Search code examples
sql-serverforeign-keysrdbmssql-server-2017check-constraints

Ensuring that two column values are related in SQL Server


I'm using Microsoft SQL Server 2017 and was curious about how to constrain a specific relationship. I'm having a bit of trouble articulating so I'd prefer to share through an example.

Consider the following hypothetical database.


Customers
+---------------+
|  Id  |  Name  |
+---------------+
|  1   |  Sam   |
|  2   |  Jane  |
+---------------+
Addresses
+----------------------------------------+
|  Id  |  CustomerId  |  Address         |
+----------------------------------------+
|  1   |  1           |  105 Easy St     |
|  2   |  1           |  9 Gale Blvd     |
|  3   |  2           |  717 Fourth Ave  |
+------+--------------+------------------+
Orders
+-----------------------------------+
|  Id  |  CustomerId  |  AddressId  |
+-----------------------------------+
|  1   |  1           |  1          |
|  2   |  2           |  3          |
|  3   |  1           |  3          |  <--- Invalid Customer/Address Pair
+-----------------------------------+

Notice that the final Order links a customer to an address that isn't theirs.

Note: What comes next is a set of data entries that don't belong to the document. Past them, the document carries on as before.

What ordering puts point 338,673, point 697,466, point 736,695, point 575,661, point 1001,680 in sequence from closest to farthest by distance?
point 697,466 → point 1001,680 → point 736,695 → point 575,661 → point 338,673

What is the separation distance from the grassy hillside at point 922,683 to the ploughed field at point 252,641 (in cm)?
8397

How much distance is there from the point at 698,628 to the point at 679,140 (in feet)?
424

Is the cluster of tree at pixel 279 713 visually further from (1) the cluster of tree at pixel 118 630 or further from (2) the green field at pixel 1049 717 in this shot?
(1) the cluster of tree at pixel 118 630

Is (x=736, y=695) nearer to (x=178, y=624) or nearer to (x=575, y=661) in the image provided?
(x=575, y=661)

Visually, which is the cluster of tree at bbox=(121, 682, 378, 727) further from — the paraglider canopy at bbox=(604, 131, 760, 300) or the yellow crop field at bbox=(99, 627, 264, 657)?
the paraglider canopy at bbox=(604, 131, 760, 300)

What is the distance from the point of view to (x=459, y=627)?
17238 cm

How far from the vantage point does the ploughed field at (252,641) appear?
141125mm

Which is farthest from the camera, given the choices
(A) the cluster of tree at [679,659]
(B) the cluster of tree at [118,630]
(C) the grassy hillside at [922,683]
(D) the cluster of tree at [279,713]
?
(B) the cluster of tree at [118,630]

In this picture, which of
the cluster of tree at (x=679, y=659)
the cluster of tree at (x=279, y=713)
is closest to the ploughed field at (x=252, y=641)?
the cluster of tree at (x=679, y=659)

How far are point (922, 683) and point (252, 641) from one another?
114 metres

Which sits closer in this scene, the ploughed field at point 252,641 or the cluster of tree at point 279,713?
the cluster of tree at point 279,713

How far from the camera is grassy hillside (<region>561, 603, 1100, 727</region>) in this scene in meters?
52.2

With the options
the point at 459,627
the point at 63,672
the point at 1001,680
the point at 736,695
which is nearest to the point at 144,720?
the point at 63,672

I'm looking for a way to prevent this.

(You may ask why I need the CustomerId in the Orders table at all. To be clear, I recognize that the Address already offers me the same information without the possibility of invalid pairs. However, I'd prefer to have an Order flattened such that I don't have to channel through an address to retrieve a customer.)

From the related reading I was able to find, it seems that one method may be to enable a CHECK constraint targeting a User-Defined Function. This User-Defined Function would be something like the following:

WHERE EXISTS (SELECT 1 FROM Addresses WHERE Id = Order.AddressId AND CustomerId = Order.CustomerId)

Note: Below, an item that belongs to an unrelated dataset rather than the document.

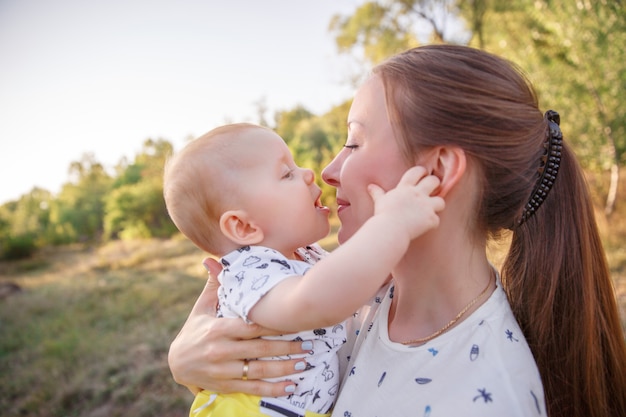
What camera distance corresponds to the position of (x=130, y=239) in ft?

While I imagine this would work, given the somewhat "generality" of the articles I was able to find, I don't feel entirely confident that this is my best option.

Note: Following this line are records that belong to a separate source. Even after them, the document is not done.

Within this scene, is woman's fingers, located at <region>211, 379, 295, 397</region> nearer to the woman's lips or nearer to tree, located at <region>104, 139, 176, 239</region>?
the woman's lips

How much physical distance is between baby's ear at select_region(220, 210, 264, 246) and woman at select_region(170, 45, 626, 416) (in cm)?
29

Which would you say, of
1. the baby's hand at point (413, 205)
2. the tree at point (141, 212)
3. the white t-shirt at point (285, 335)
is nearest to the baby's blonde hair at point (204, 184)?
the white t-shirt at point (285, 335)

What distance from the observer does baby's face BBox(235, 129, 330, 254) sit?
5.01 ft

An alternative might be to remove the CustomerId column from the Addresses table entirely, and instead add another table with Id, CustomerId, AddressId. The Order would then reference this Id instead. Again, I don't love the idea of having to channel through an auxiliary table to get a Customer or Address.

Is there a cleaner way to do this? Or am I simply going about this all wrong?


Solution

  • Good question, however at the root it seems you are struggling with creating a foreign key constraint to something that is not a foreign key:

    Orders.CustomerId -> Addresses.CustomerId

    There is no simple built-in way to do this because it is normally not done. In ideal RDBMS practices you should strive to encapsulate data of specific types in their own tables only. In other words, try to avoid redundant data.

    In the example case above the address ownership is redundant in both the address table and the orders table, because of this it is requiring additional checks to keep them synchronized. This can easily get out of hand with bigger datasets.

    You mentioned:

    However, I'd prefer to have an Order flattened such that I don't have to channel through an address to retrieve a customer.

    But that is why a relational database is relational. It does this so that distinct data can be kept distinct and referenced with relative IDs.

    I think the best solution would be to simply drop this requirement.

    In other words, just go with:

    Customers
    +---------------+
    |  Id  |  Name  |
    +---------------+
    |  1   |  Sam   |
    |  2   |  Jane  |
    +---------------+
    
    Addresses
    +----------------------------------------+
    |  Id  |  CustomerId  |  Address         |
    +----------------------------------------+
    |  1   |  1           |  105 Easy St     |
    |  2   |  1           |  9 Gale Blvd     |
    |  3   |  2           |  717 Fourth Ave  |
    +------+--------------+------------------+
    
    Orders
    +--------------------+
    |  Id  |  AddressId  |
    +--------------------+
    |  1   |  1          |
    |  2   |  3          |
    |  3   |  3          |  <--- Valid Order/Address Pair
    +--------------------+
    

    With that said, to accomplish your purpose exactly, you do have views available for this kind of thing:

    create view CustomerOrders
    as
    
    select  o.Id OrderId,
            a.CustomerId,
            o.AddressId
    from    Orders
    join    Addresses a on a.Id = o.AddressId
    

    I know this is a pretty trivial use-case for a view but I wanted to put in a plug for it because they are often neglected and come in handy with organizing big data sets. Using WITH SCHEMABINDING they can also be indexed for performance.